**Task directions**
Please read the passage below on Chetnik terror in wartime Yugoslavia and say what the Chetnik terror against the Croats was largely a reaction to.

**Extract provided**
....
The Chetniks were a partner in the pattern of terror and counter terror that developed in Yugoslavia during World War II. The Chetniks used terror tactics against the Croats in areas where Serbs and Croats were intermixed, against the Muslim population in Bosnia, Herzegovina and Sandžak, and against the Yugoslav Partisans and their supporters in all areas. These terror tactics took various forms, including killing of the civilian population, burning of villages, assassinations and destruction of property. The terror tactics used by the Chetniks against the Croats was largely a reaction against the mass terror perpetrated by the Ustaše, and the terror against the Partisans and their supporters was ideologically-driven. The Muslim population of Bosnia, Herzegovina and Sandžak was a primary target of Chetnik terror due to the traditional animosity between Serbs and Muslims, but this action was also undertaken to 'cleanse' these areas of Muslims in order to create a 'Greater Serbia' free of non-Serbs.
....
**Data extracts**
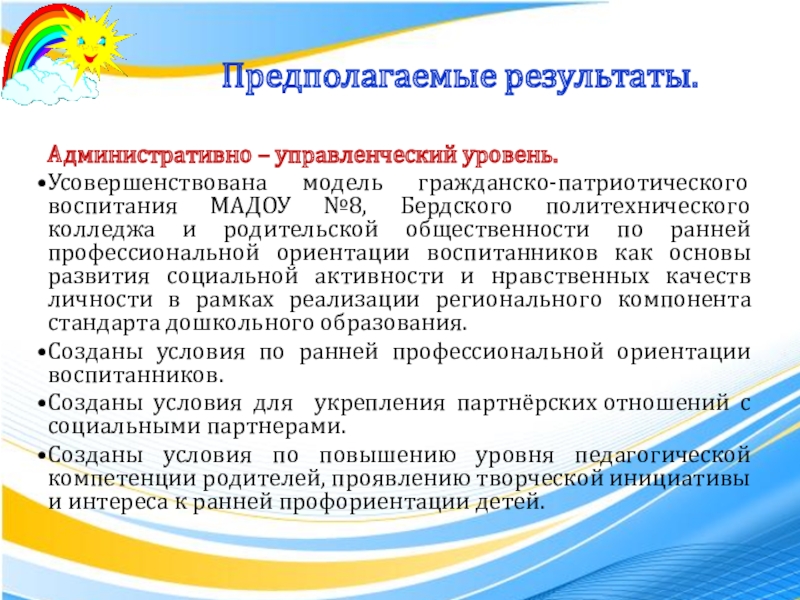 Предполагаемые результаты.

Административно – управленческий уровень.

•Усовершенствована модель гражданско-патриотического воспитания МАДОУ №8, Бердского политехнического колледжа и родительской общественности по ранней профессиональной ориентации воспитанников как основы развития социальной активности и нравственных качеств личности в рамках реализации регионального компонента стандарта дошкольного образования.

•Созданы условия по ранней профессиональной ориентации воспитанников.

•Созданы условия для укрепления партнёрских отношений с социальными партнерами.

•Созданы условия по повышению уровня педагогической компетенции родителей, проявлению творческой инициативы и интереса к ранней профориентации детей.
....
**Reply to the task**
It was largely a reaction against the mass terror perpetrated by the Ustaše.